Using Python to Load Binary Files into Postgres
Many times developers may find it desirable to store binary files within a database. For example, an online store may find it easier to store the pictures of their merchandise in the database along side the item description, quantity, price, etc. Doing this can have it’s advantages and disadvantages. Advantages may include easier maintenance, as there are no image files to backup and no need to worry about filename collisions. However the disadvantages of the overhead of database queries, especially if you are dealing with large image files, will have to be weighed.

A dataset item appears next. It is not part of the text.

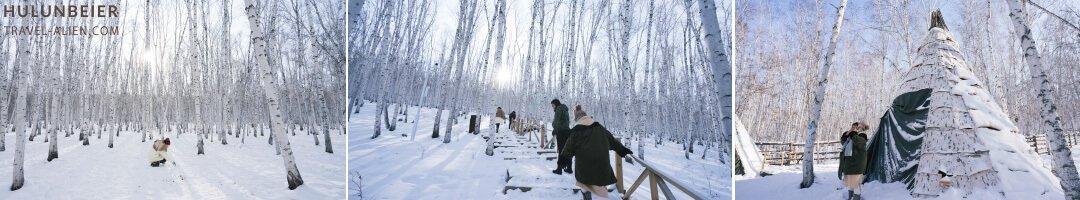 呼倫貝爾冬季白樺林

The primary obstacle in importing binary data into Postgres is making sure that your data is properly escaped. For example when you look at an image file, it may contain the following binary data
\234\370\260\260\357
This data will need to be escaped as
\\234\\370\\260\\260\\357
in order for Postgres to store it correctly. Fortunately Psycopg2, which we will use in our import script, takes care of the escaping for you. Below is a script that will take an image file (or any binary file) and a user name, stored in the column username and update the column avatar_image (which is of type bytea) with the supplied image file. Make special note of psycopg2.Binary() which wraps the binary representation of the image file, and takes care of the necessary escaping.
#!/usr/bin/env python
import psycopg2
import sys
conn = psycopg2.connect("dbname='myforum' user='johndoe' host='localhost'")
curs = conn.cursor()
f = open(sys.argv[1], 'rb')
binary = f.read()
curs.execute("UPDATE usertable SET avatar_image = %s WHERE username = %s", (psycopg2.Binary(binary), sys.argv[2]))
conn.commit()